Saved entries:
******

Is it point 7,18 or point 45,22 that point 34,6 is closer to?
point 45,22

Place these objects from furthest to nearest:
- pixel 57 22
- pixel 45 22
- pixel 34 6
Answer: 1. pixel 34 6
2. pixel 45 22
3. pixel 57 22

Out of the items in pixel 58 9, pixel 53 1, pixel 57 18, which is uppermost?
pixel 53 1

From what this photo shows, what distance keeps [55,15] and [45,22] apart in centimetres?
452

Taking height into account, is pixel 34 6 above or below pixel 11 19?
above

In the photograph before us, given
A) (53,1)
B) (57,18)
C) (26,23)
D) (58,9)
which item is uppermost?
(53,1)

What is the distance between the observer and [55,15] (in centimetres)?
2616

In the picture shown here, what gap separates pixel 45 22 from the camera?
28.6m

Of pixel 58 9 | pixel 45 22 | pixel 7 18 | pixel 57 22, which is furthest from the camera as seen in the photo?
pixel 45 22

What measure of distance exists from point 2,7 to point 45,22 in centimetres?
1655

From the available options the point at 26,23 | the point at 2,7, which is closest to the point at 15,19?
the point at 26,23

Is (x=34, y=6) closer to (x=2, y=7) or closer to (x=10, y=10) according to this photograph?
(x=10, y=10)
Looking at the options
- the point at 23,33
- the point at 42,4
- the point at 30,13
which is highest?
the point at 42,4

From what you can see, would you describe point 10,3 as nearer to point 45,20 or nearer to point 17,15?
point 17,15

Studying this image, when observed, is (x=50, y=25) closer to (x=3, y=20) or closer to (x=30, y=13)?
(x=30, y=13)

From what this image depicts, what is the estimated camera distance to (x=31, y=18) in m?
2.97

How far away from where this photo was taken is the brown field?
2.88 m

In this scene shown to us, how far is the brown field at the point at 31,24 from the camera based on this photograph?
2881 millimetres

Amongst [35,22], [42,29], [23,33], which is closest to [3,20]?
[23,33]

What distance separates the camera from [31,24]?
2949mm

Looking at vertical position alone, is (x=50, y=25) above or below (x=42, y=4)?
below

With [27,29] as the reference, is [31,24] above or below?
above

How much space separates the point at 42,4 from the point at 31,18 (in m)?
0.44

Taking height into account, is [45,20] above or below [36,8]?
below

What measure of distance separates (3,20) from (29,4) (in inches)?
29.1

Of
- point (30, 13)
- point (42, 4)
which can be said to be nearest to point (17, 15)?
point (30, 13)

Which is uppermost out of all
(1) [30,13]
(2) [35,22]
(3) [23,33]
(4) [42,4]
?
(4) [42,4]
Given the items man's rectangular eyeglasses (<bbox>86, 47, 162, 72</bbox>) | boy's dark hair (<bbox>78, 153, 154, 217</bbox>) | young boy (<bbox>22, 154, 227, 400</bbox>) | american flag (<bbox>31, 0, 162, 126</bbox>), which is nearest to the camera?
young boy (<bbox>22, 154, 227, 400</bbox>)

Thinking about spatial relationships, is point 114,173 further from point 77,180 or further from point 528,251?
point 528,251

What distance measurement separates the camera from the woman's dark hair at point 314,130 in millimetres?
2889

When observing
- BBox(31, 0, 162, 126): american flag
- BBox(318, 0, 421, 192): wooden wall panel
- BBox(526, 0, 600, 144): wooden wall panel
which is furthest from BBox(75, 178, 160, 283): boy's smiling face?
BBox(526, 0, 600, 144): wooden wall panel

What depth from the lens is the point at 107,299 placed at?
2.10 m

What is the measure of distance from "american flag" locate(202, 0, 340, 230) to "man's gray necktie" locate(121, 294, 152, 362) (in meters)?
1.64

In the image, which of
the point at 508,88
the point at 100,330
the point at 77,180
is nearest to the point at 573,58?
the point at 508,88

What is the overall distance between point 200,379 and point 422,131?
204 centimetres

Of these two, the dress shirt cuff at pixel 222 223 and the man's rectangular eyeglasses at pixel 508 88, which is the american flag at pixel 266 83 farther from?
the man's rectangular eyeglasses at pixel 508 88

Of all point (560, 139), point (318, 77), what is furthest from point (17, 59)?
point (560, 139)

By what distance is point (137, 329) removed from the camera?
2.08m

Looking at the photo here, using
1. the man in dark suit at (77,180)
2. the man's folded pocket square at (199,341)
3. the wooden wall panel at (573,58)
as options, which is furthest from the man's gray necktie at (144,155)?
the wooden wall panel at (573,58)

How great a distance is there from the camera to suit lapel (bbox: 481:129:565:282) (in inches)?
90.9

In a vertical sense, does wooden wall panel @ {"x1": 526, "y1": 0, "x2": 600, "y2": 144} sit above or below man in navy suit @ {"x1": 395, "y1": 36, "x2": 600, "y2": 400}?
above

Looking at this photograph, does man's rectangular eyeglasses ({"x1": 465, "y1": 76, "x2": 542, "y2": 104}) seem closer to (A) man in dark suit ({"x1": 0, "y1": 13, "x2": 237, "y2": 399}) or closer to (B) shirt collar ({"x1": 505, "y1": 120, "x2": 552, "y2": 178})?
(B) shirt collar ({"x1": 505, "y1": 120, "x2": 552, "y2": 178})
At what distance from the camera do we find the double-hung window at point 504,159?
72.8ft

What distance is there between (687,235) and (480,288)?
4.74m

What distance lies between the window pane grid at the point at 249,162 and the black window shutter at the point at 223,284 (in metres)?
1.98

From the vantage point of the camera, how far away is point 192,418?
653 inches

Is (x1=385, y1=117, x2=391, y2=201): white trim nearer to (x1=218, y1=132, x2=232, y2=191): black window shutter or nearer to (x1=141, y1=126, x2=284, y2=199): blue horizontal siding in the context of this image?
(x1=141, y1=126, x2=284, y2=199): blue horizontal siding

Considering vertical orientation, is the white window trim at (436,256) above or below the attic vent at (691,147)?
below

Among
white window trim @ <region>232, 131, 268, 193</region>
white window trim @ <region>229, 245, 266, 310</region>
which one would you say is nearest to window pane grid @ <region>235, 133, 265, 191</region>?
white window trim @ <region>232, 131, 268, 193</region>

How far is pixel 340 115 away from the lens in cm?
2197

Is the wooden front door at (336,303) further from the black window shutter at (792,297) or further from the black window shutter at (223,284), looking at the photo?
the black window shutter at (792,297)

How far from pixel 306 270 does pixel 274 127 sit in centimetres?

******

Turn the lines from the one containing "What distance lies" through the end of the items into a Markdown table with the columns Row and Line, giving each line a row number and leaving out blank lines.

### [Exercise answer]
| Row | Line |
|---|---|
| 1 | What distance lies between the window pane grid at the point at 249,162 and the black window shutter at the point at 223,284 (in metres)? |
| 2 | 1.98 |
| 3 | From the vantage point of the camera, how far away is point 192,418? |
| 4 | 653 inches |
| 5 | Is (x1=385, y1=117, x2=391, y2=201): white trim nearer to (x1=218, y1=132, x2=232, y2=191): black window shutter or nearer to (x1=141, y1=126, x2=284, y2=199): blue horizontal siding in the context of this image? |
| 6 | (x1=141, y1=126, x2=284, y2=199): blue horizontal siding |
| 7 | Considering vertical orientation, is the white window trim at (436,256) above or below the attic vent at (691,147)? |
| 8 | below |
| 9 | Among |
| 10 | white window trim @ <region>232, 131, 268, 193</region> |
| 11 | white window trim @ <region>229, 245, 266, 310</region> |
| 12 | which one would you say is nearest to window pane grid @ <region>235, 133, 265, 191</region>? |
| 13 | white window trim @ <region>232, 131, 268, 193</region> |
| 14 | How far is pixel 340 115 away from the lens in cm? |
| 15 | 2197 |
| 16 | Is the wooden front door at (336,303) further from the black window shutter at (792,297) or further from the black window shutter at (223,284), looking at the photo? |
| 17 | the black window shutter at (792,297) |
| 18 | How far from pixel 306 270 does pixel 274 127 sit in centimetres? |